▸ **Task**: From the entries below, extract each line that contains the word "head".
━━━━━━
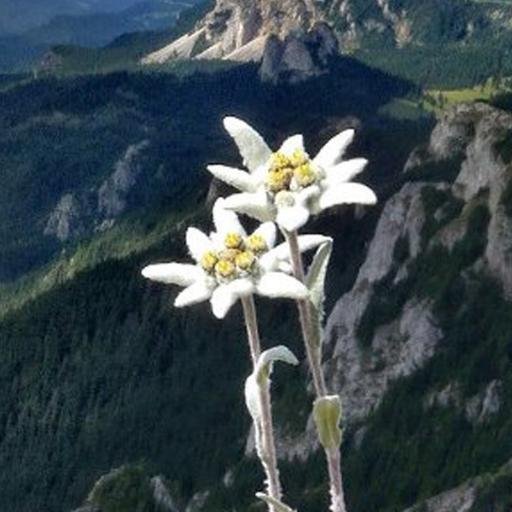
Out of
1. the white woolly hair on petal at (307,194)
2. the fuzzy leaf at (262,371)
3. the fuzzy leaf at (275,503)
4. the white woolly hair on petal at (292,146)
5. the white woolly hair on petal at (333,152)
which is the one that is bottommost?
━━━━━━
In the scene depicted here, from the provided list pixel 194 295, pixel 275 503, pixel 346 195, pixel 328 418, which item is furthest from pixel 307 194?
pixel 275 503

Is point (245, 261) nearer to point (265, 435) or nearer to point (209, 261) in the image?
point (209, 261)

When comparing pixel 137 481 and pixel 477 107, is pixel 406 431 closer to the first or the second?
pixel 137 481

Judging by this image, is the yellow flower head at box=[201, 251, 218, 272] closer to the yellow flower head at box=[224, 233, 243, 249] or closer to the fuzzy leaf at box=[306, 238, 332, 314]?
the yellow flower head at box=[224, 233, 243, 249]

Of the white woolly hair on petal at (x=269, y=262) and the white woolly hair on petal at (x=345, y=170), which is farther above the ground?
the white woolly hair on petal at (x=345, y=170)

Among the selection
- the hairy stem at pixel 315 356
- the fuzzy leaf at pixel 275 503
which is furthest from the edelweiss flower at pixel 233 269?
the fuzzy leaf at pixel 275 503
━━━━━━
▸ **Worked answer**:
Judging by this image, is the yellow flower head at box=[201, 251, 218, 272] closer to the yellow flower head at box=[224, 233, 243, 249] or closer to the fuzzy leaf at box=[306, 238, 332, 314]?
the yellow flower head at box=[224, 233, 243, 249]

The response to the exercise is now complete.